**Directions:** Rewrite the items from the line containing "What would the" through the line containing "(x=638, y=436) →", inclusive, changing "arched doorway" to "arched opening" wherever it occurs and keeping everything else the same. Leave the pictures out.
------
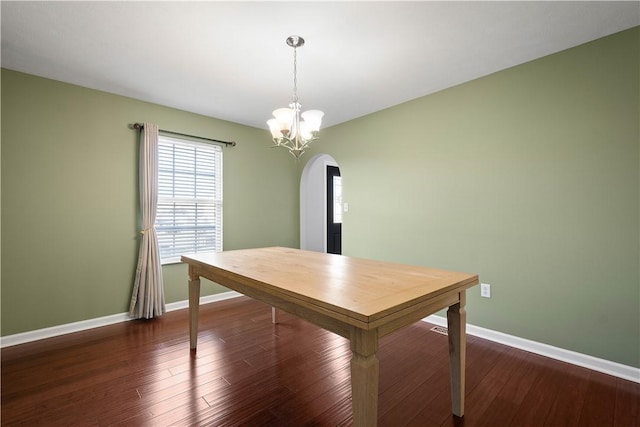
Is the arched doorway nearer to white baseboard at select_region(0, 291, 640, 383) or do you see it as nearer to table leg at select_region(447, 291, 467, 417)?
white baseboard at select_region(0, 291, 640, 383)

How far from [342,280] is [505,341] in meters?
1.91

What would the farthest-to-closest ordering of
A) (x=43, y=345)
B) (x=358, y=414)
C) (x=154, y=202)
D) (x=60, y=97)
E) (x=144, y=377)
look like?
1. (x=154, y=202)
2. (x=60, y=97)
3. (x=43, y=345)
4. (x=144, y=377)
5. (x=358, y=414)

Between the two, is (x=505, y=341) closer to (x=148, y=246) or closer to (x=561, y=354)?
(x=561, y=354)

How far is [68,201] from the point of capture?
8.75 ft

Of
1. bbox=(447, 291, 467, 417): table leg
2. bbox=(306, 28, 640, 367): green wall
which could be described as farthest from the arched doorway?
bbox=(447, 291, 467, 417): table leg

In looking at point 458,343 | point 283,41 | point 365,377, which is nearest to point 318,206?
point 283,41

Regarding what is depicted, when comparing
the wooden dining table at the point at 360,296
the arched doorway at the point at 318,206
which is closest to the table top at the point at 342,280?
the wooden dining table at the point at 360,296

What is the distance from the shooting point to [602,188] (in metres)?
2.01

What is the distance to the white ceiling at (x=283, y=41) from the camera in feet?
5.65

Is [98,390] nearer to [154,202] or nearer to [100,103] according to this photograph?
[154,202]

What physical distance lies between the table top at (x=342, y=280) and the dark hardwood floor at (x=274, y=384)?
72 centimetres

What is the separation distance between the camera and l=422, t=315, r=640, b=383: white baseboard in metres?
1.91

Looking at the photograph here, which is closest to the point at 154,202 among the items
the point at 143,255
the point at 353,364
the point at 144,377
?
the point at 143,255

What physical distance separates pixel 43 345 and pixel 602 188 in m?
4.55
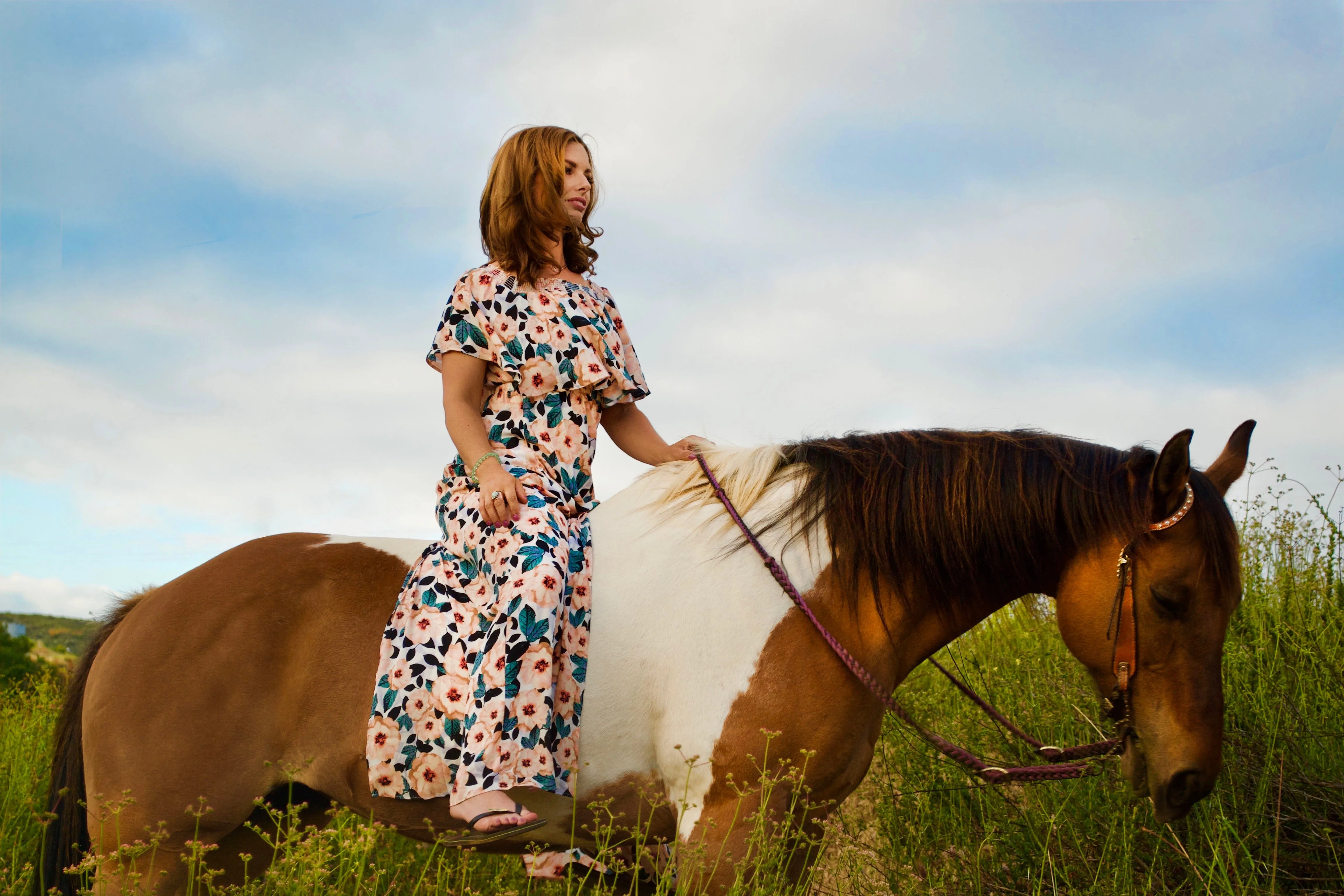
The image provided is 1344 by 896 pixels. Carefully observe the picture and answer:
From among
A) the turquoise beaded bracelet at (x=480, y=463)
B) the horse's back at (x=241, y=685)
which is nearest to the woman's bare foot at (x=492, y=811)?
the horse's back at (x=241, y=685)

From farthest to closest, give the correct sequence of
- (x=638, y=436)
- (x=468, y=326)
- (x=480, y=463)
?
(x=638, y=436) → (x=468, y=326) → (x=480, y=463)

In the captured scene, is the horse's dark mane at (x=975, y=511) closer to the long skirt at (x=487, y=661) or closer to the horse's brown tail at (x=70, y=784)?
the long skirt at (x=487, y=661)

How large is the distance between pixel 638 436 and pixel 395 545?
3.21 feet

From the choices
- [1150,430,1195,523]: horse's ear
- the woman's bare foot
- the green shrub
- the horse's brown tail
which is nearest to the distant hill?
the green shrub

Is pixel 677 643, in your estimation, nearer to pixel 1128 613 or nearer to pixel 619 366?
pixel 619 366

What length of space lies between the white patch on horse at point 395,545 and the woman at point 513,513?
14 cm

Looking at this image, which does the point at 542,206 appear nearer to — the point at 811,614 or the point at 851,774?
the point at 811,614

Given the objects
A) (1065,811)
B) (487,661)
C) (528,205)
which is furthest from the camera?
(1065,811)

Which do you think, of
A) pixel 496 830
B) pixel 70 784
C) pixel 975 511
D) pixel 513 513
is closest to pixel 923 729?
pixel 975 511

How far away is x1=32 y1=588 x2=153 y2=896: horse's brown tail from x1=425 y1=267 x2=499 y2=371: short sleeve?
61.3 inches

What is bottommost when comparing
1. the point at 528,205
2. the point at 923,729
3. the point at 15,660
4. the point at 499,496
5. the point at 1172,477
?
the point at 15,660

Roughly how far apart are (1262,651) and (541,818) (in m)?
3.58

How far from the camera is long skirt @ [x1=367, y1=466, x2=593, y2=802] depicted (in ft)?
8.15

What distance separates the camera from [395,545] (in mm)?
3033
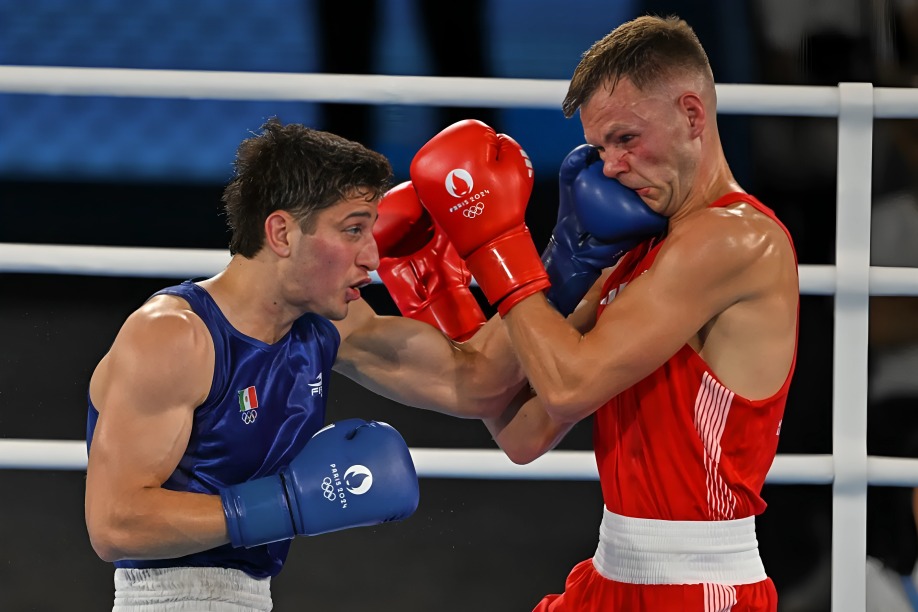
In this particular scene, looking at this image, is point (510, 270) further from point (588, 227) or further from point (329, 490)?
point (329, 490)

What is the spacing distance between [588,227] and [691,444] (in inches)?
16.7

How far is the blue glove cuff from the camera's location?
1774mm

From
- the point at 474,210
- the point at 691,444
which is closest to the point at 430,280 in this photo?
the point at 474,210

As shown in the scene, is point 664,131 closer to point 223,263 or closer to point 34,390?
point 223,263

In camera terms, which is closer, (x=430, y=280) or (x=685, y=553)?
(x=685, y=553)

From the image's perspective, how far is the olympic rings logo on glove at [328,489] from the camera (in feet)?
6.02

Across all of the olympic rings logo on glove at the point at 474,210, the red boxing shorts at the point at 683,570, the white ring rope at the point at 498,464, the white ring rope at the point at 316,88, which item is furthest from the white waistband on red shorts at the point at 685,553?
the white ring rope at the point at 316,88

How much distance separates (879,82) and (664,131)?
5.14 ft

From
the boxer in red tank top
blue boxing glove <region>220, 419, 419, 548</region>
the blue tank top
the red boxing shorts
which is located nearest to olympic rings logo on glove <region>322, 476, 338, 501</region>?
blue boxing glove <region>220, 419, 419, 548</region>

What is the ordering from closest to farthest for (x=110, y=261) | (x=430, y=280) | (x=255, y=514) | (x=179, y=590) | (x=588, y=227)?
1. (x=255, y=514)
2. (x=179, y=590)
3. (x=588, y=227)
4. (x=430, y=280)
5. (x=110, y=261)

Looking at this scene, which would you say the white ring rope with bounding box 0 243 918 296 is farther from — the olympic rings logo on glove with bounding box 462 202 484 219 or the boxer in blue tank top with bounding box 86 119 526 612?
the olympic rings logo on glove with bounding box 462 202 484 219

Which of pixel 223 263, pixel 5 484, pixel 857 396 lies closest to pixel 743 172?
pixel 857 396

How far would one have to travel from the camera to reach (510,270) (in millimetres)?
1961

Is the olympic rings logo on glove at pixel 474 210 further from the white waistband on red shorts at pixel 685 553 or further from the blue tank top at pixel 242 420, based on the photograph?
the white waistband on red shorts at pixel 685 553
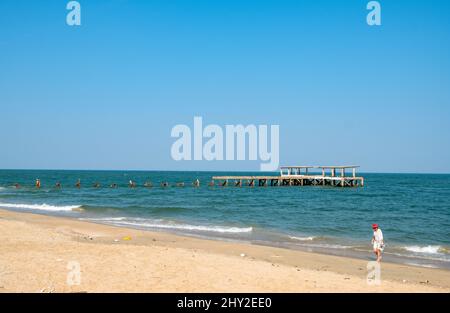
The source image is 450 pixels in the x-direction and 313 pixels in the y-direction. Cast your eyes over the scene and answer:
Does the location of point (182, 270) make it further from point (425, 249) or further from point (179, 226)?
point (179, 226)

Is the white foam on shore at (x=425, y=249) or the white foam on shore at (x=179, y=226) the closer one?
the white foam on shore at (x=425, y=249)

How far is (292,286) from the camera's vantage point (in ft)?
32.2

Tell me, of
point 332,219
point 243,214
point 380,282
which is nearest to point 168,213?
point 243,214

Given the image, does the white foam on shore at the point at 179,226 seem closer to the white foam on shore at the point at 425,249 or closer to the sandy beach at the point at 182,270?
the sandy beach at the point at 182,270

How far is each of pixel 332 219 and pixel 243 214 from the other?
638cm

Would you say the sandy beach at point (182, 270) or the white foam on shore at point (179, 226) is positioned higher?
the sandy beach at point (182, 270)

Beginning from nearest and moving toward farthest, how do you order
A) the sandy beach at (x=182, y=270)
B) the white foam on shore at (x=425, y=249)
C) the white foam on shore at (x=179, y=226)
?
1. the sandy beach at (x=182, y=270)
2. the white foam on shore at (x=425, y=249)
3. the white foam on shore at (x=179, y=226)

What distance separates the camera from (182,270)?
1118cm

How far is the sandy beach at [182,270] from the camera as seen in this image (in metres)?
9.55

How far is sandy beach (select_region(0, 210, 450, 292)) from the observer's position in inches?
376

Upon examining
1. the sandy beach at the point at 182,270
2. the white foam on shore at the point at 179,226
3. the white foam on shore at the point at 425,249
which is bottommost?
the white foam on shore at the point at 425,249

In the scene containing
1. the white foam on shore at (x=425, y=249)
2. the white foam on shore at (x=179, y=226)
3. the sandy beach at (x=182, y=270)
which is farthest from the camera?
the white foam on shore at (x=179, y=226)

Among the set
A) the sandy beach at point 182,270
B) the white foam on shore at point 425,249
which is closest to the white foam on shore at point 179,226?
the sandy beach at point 182,270
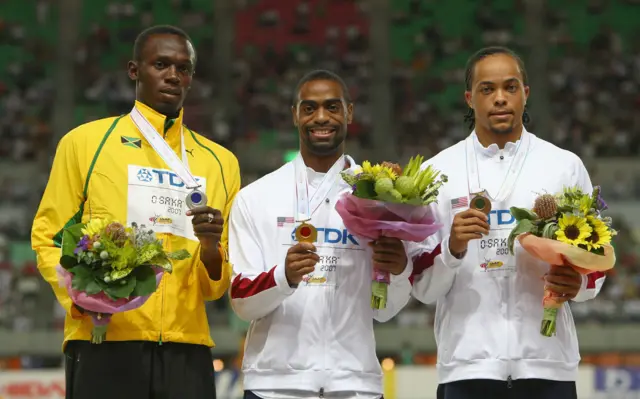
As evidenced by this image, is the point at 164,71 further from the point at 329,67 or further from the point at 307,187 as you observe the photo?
the point at 329,67

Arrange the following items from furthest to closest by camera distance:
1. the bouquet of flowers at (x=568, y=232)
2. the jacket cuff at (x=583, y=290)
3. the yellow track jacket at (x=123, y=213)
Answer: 1. the yellow track jacket at (x=123, y=213)
2. the jacket cuff at (x=583, y=290)
3. the bouquet of flowers at (x=568, y=232)

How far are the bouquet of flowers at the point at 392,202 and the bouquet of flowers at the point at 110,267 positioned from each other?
83 centimetres

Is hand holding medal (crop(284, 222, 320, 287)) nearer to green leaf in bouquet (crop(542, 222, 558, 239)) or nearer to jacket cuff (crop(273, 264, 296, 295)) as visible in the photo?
jacket cuff (crop(273, 264, 296, 295))

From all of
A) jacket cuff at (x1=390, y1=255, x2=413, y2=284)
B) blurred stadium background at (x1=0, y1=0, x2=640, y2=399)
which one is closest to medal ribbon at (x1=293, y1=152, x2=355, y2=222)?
jacket cuff at (x1=390, y1=255, x2=413, y2=284)

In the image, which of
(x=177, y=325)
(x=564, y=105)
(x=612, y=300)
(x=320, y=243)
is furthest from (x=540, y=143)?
(x=564, y=105)

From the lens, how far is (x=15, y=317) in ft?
43.1

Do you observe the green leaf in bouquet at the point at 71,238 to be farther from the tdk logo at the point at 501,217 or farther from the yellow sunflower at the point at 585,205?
the yellow sunflower at the point at 585,205

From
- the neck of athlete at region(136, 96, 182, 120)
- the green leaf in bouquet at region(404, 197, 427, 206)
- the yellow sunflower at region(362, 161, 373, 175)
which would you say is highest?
the neck of athlete at region(136, 96, 182, 120)

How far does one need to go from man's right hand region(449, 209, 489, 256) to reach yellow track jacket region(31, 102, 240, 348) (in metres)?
1.09

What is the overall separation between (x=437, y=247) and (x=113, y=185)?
1.49m

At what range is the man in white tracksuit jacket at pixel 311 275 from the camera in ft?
14.2

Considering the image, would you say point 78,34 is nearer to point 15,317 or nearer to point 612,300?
point 15,317

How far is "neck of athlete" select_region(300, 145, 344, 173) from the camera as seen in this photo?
4.69m

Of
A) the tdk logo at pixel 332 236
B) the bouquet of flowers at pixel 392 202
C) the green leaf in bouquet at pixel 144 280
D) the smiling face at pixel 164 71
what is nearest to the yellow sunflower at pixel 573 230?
the bouquet of flowers at pixel 392 202
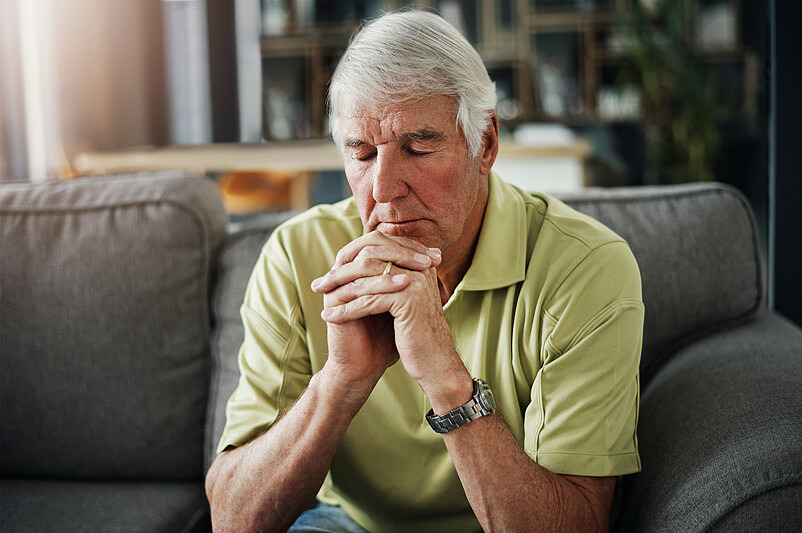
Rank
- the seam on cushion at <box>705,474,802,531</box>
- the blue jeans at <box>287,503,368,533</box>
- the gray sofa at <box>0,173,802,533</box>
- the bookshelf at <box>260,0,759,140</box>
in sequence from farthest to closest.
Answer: the bookshelf at <box>260,0,759,140</box>, the gray sofa at <box>0,173,802,533</box>, the blue jeans at <box>287,503,368,533</box>, the seam on cushion at <box>705,474,802,531</box>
------
**The response:**
What would the farthest-to-closest ordering of
A) (x=43, y=345)
B) (x=358, y=414)
C) (x=154, y=202)
D) (x=60, y=97)
E) (x=144, y=377)
look like?
1. (x=154, y=202)
2. (x=60, y=97)
3. (x=43, y=345)
4. (x=144, y=377)
5. (x=358, y=414)

Between the two, is (x=505, y=341) closer to (x=148, y=246) or closer to (x=561, y=354)?
(x=561, y=354)

How far is [68,201] from the point of capture?
8.75 ft

Of
1. bbox=(447, 291, 467, 417): table leg
2. bbox=(306, 28, 640, 367): green wall
which could be described as farthest from the arched opening?
bbox=(447, 291, 467, 417): table leg

In looking at point 458,343 | point 283,41 | point 365,377, which is nearest to point 318,206?
point 283,41

Regarding what is depicted, when comparing
the wooden dining table at the point at 360,296
the arched opening at the point at 318,206
which is closest to the table top at the point at 342,280?
the wooden dining table at the point at 360,296

What is the distance from the shooting point to [602,188] (in metres)?
2.01

What is the distance to the white ceiling at (x=283, y=41) from the camera in feet?
5.65

Is [98,390] nearer to [154,202] or nearer to [100,103] according to this photograph?
[154,202]

What physical distance lies between the table top at (x=342, y=280) and the dark hardwood floor at (x=274, y=384)?
72 centimetres

What is the separation distance between the camera and l=422, t=315, r=640, b=383: white baseboard in metres?
1.91

Looking at the photograph here, which is closest to the point at 154,202 among the items
the point at 143,255
the point at 353,364
the point at 144,377
?
the point at 143,255

What physical distance separates pixel 43 345 and pixel 602 188 in m?
4.55
The image provided is 1344 by 896 pixels. Carefully observe the picture and answer:
From among
A) the turquoise beaded bracelet at (x=480, y=463)
B) the horse's back at (x=241, y=685)
which is nearest to the woman's bare foot at (x=492, y=811)?
the horse's back at (x=241, y=685)

From farthest to closest, give the correct sequence of
- (x=638, y=436)
- (x=468, y=326)
- (x=480, y=463)
?
(x=638, y=436) → (x=468, y=326) → (x=480, y=463)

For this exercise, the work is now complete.